He has got >8 on all but the writing which is extremely frustrating, but what makes it worse is he didn't really prepare for the 1st exam and didn't even complete the writing section and that was his best overall score to date??

He has noticed a vast difference in the questions asked each time so it is very subjective and not very fair - luck of the draw I guess!

The 3rd attempt he felt it was his best one, the questions were straight forward he finished them all so was confident he'd done it, BUT NO!!

He does has 60 point but time is running out (45 in Feb) so he really needs the extra 10 points (superior English) to receive an invitation. So he has ditched the IELTs and booked onto the PTE next week FINGERS CROSSED!!

I'll let you know how it goes!


----------



## Ahvenz (Aug 30, 2017)

PhysioJo said:


> My husband has done the IELTs 3 times now:
> 1st - W 7.5 / R 9 / L 8.5 / T 9
> 2nd - W 7 / R 9 / L 8 / T 8
> 3rd - W 7.5 / R 8.5 / L 8.5 / T 8.5
> ...


I am sure he will do fine. I've only got overall 8.0 (never more than 8.0 for writing as well) for all my ielts test (not all components) and I managed to score 90 overall Pte academic test. Gooodluck!


----------



## MegaRiya (Sep 5, 2017)

Hi Guys, I'm also one who had fed up with IELTS after 5 times to hit that .05 in writing(other modules always 8+ and 9) and moving now to PTE to hit 79+. 

As I don't have PTE Test centre in Qatar, I'm going to India to take the exam. Any idea where I can take PTE in Coimbatore? I heard there is a center named Chopras for both PTE training and exams. 
Any suggestions please ? I am leaving to India in few days time. 

-Mega.


----------



## NB (Mar 29, 2017)

MegaRiya said:


> Hi Guys, I'm also one who had fed up with IELTS after 5 times to hit that .05 in writing(other modules always 8+ and 9) and moving now to PTE to hit 79+.
> 
> As I don't have PTE Test centre in Qatar, I'm going to India to take the exam. Any idea where I can take PTE in Coimbatore? I heard there is a center named Chopras for both PTE training and exams.
> Any suggestions please ? I am leaving to India in few days time.
> ...


Wouldn't Dubai be more suitable ?

Cheers


----------



## MegaRiya (Sep 5, 2017)

newbienz said:


> MegaRiya said:
> 
> 
> > Hi Guys, I'm also one who had fed up with IELTS after 5 times to hit that .05 in writing(other modules always 8+ and 9) and moving now to PTE to hit 79+.
> ...



Political problems are still there between Qatar and Dubai. Anyways I'm planing for a short vacation also in India. So looking for some test centre in Coimbatore for PTE ...


----------



## NB (Mar 29, 2017)

MegaRiya said:


> Political problems are still there between Qatar and Dubai. Anyways I'm planing for a short vacation also in India. So looking for some test centre in Coimbatore for PTE ...

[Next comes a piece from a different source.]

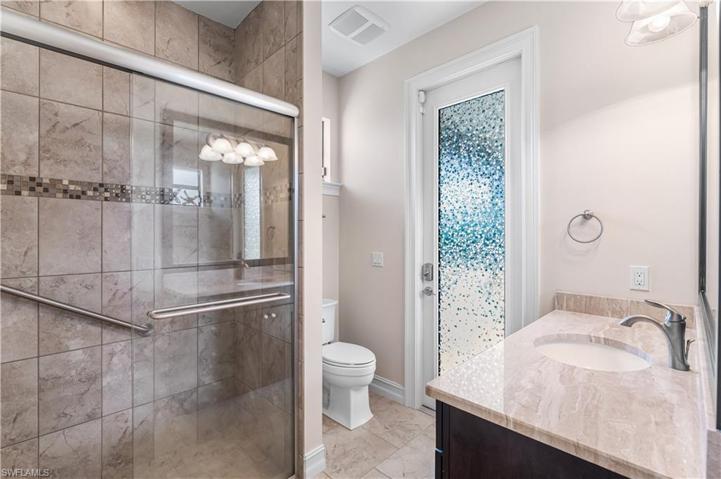This is the 3rd full bathroom with a walk in shower. Floor to ceiling tile. Single vanity. This is also a pool bath.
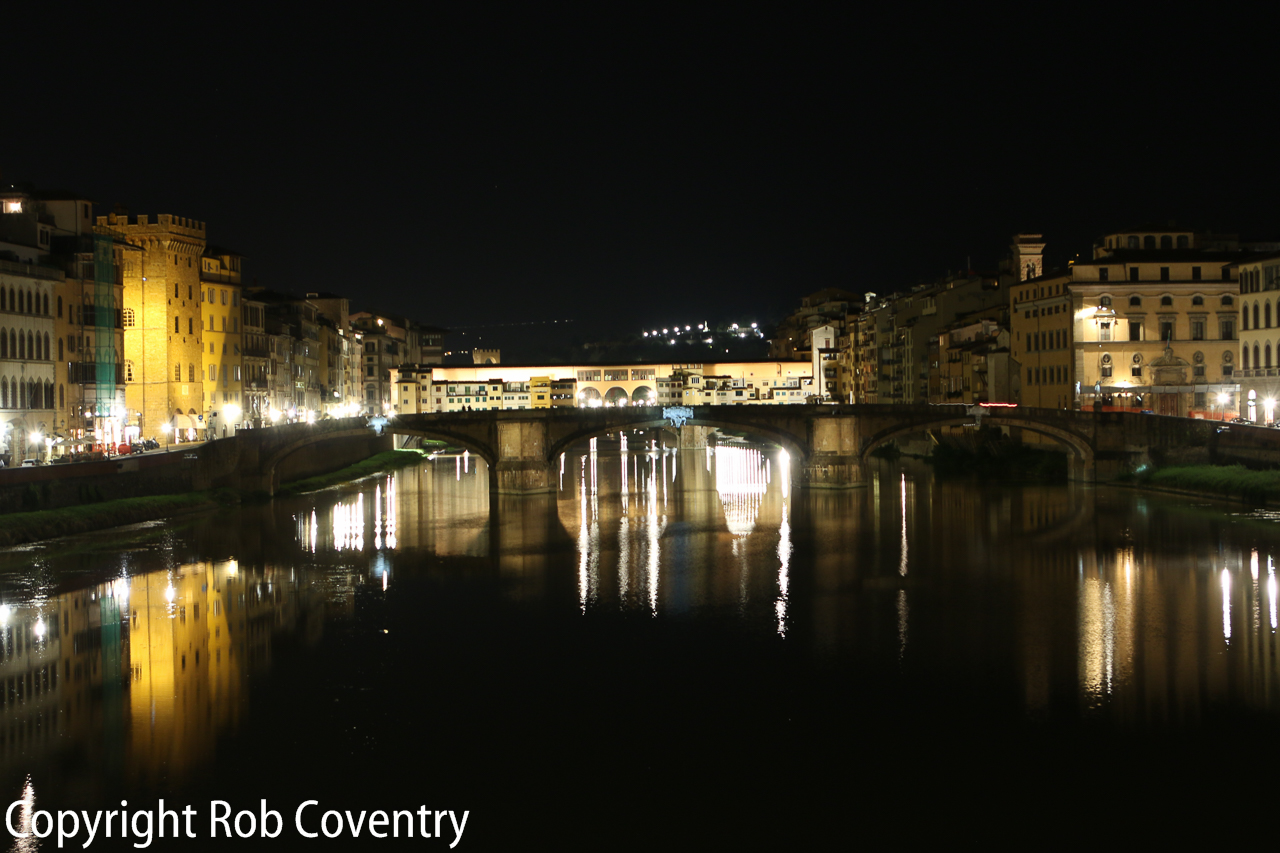 Looking down river to two bridges, the Ponte Santa Trinita and behind it, the Ponte Vecchio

The ambience and the equipment I presume would be much better in Dubai then Coimbatore 
Both play a major role in your scores

Cheers


----------



## MegaRiya (Sep 5, 2017)

newbienz said:


> MegaRiya said:
> 
> 
> > Political problems are still there between Qatar and Dubai. Anyways I'm planing for a short vacation also in India. So looking for some test centre in Coimbatore for PTE ...
> ...


Ya I understand... but I have already booked my tickets to India so this time wanna do it there.. if I don't get my desire score May be I go to Dubai n do once I'm back to Qatar. 
I was trying to search any official Pearson center in Coimbatore but I could see only Chopras which is a private center.. hmmm confusing...


----------